I am guessing you're asking what my parents did for a living?
My mother, when she worked, usually did bookkeeping, either at an automotive dealership or for my dad's repair business (assuming you're referring to the years when she was an active influence on my life, which was only my first 8 years). She dropped out of school after Grade 10, and her other education was a secretarial/bookkeeping course.
My dad did many things throughout his life. My grandfather owned a farm and sawmill (my dad was expected to help as much as he could). He was a mechanic, trucker, and rig worker. He could have been several other things, as he could design and build furniture, do artistic wood carving, and knew plumbing, welding, and so on.
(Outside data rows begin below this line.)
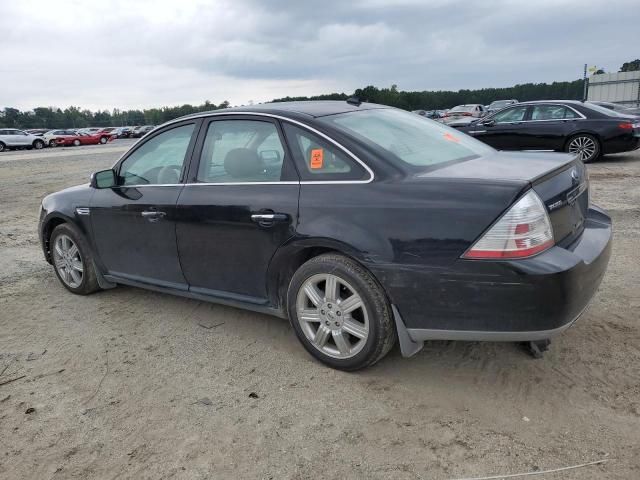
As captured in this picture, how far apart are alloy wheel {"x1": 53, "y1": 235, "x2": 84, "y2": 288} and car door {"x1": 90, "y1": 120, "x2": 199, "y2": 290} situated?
0.40m

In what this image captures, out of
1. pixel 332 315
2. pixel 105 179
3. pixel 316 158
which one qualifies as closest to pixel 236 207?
pixel 316 158

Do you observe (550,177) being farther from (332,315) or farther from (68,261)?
(68,261)

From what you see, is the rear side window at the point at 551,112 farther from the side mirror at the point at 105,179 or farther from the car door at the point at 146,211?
the side mirror at the point at 105,179

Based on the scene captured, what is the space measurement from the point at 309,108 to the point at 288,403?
1.95 meters

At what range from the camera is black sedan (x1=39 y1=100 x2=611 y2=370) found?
8.76 feet

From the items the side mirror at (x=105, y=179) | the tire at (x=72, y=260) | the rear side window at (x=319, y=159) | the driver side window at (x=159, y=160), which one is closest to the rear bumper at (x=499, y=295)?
the rear side window at (x=319, y=159)

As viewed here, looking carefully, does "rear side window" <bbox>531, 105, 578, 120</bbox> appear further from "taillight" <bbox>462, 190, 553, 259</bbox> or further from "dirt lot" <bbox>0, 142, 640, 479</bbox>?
"taillight" <bbox>462, 190, 553, 259</bbox>

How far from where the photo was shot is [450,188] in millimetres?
Answer: 2793

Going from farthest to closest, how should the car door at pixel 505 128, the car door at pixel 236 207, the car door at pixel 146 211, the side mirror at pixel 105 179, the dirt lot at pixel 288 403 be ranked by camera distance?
the car door at pixel 505 128
the side mirror at pixel 105 179
the car door at pixel 146 211
the car door at pixel 236 207
the dirt lot at pixel 288 403

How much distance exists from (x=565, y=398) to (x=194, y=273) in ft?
8.23

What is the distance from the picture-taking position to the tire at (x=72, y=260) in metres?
4.79

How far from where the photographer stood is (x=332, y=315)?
322 cm

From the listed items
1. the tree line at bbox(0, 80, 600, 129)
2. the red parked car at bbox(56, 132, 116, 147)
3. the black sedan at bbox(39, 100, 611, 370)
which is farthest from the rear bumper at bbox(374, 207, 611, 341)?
the tree line at bbox(0, 80, 600, 129)

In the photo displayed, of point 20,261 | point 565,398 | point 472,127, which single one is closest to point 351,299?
point 565,398
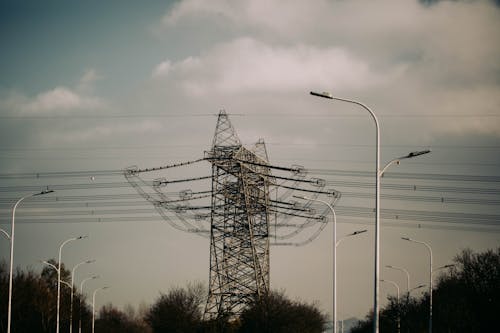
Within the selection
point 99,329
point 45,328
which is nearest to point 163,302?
point 45,328

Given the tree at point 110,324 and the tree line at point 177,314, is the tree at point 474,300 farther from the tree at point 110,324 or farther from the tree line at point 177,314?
the tree at point 110,324

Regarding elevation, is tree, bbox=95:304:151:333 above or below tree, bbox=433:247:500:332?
below

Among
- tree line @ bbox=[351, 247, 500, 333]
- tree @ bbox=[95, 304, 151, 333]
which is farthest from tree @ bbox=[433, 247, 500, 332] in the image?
tree @ bbox=[95, 304, 151, 333]

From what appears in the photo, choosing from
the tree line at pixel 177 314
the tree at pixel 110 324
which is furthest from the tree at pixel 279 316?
the tree at pixel 110 324

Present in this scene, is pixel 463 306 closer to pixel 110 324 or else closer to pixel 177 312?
pixel 177 312

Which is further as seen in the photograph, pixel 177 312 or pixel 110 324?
pixel 110 324

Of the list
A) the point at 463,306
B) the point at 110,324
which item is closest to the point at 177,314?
the point at 463,306

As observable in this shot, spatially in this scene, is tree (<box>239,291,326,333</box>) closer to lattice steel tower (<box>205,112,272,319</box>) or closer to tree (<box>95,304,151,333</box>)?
lattice steel tower (<box>205,112,272,319</box>)
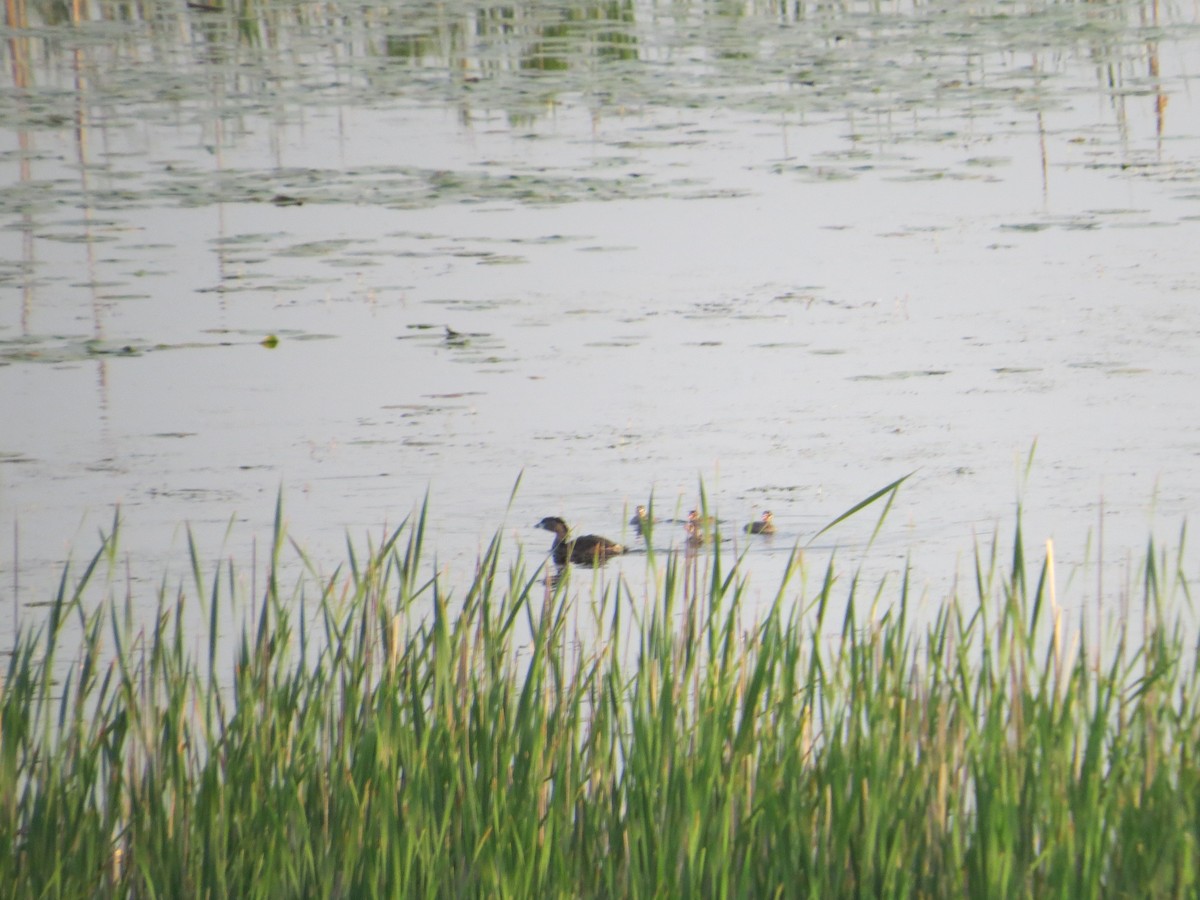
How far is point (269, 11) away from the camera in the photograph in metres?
12.2

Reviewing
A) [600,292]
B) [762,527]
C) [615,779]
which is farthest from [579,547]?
[600,292]

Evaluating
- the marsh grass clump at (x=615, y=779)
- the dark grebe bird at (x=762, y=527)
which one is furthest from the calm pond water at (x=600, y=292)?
the marsh grass clump at (x=615, y=779)

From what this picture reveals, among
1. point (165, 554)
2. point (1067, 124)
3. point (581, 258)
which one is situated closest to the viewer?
point (165, 554)

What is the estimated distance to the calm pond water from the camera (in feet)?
16.9

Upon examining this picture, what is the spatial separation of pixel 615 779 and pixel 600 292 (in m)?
4.35

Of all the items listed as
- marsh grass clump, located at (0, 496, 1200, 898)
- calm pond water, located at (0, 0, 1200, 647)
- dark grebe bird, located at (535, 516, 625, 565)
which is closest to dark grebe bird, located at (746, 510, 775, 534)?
calm pond water, located at (0, 0, 1200, 647)

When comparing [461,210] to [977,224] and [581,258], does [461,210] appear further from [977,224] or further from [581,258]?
[977,224]

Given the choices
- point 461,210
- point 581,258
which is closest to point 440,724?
point 581,258

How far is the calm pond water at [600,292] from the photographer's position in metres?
5.16

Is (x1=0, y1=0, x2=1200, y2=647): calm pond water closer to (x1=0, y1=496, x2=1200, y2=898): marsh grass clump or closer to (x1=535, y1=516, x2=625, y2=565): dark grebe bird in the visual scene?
(x1=535, y1=516, x2=625, y2=565): dark grebe bird

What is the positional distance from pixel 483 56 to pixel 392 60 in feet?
1.91

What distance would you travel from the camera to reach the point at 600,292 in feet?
23.0

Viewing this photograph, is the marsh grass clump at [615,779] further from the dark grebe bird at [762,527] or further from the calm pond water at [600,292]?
the dark grebe bird at [762,527]

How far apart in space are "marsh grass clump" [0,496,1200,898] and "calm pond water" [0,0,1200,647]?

His formal education stopped at Grade 8 (common for people in his generation and his parents' generation who grew up on farms in this region). I am the first in the family to complete high school and go to college (neither of my grandparents got as far as high school as they were expected to work when they reached their teen years).
Now that you know this, why did you ask? Just because I grew up in a family of people who didn't have anywhere close to the formal academic education that's considered normal now, that doesn't mean they weren't lifelong learners (well, at least my dad and grandparents; my mother showed little interest in learning for pleasure, though she pushed me in my early years to the point of making me terrified to fail at anything).
My dad and grandparents all read voraciously, whether fiction, nonfiction, or newspapers. My grandparents watched the news, as did I.